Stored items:
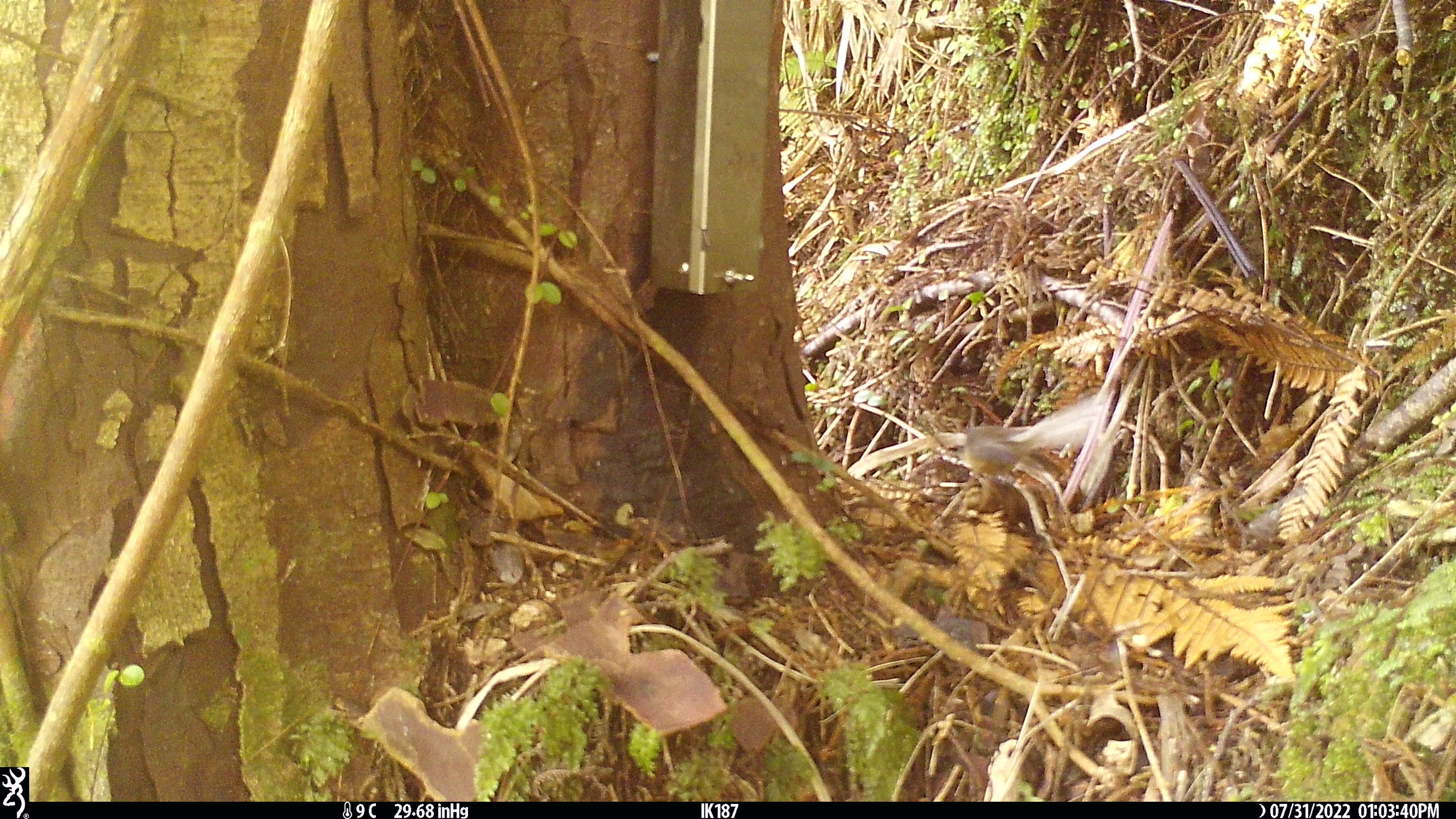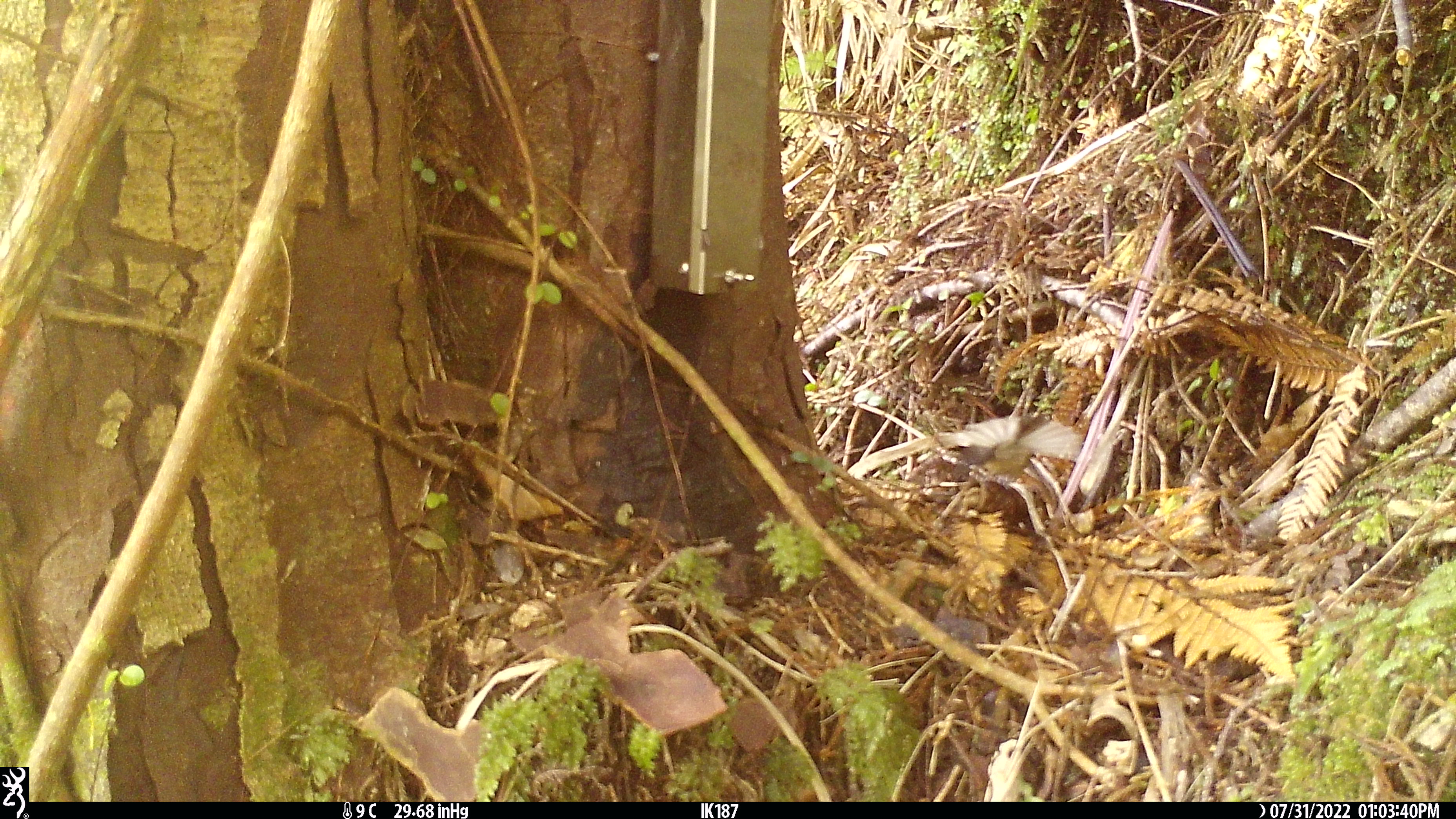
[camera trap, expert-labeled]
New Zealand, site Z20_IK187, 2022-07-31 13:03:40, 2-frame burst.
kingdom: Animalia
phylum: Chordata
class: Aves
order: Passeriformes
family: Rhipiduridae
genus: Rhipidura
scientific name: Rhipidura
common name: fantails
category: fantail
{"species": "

# [EXERCISE]
Output these and nothing else: the lines from the one holding "phylum: Chordata" through the final line of the entries above, exactly as they appear.

# [FINISHED TASK]
phylum: Chordata
class: Aves
order: Passeriformes
family: Rhipiduridae
genus: Rhipidura
scientific name: Rhipidura
common name: fantails
category: fantail
{"species": "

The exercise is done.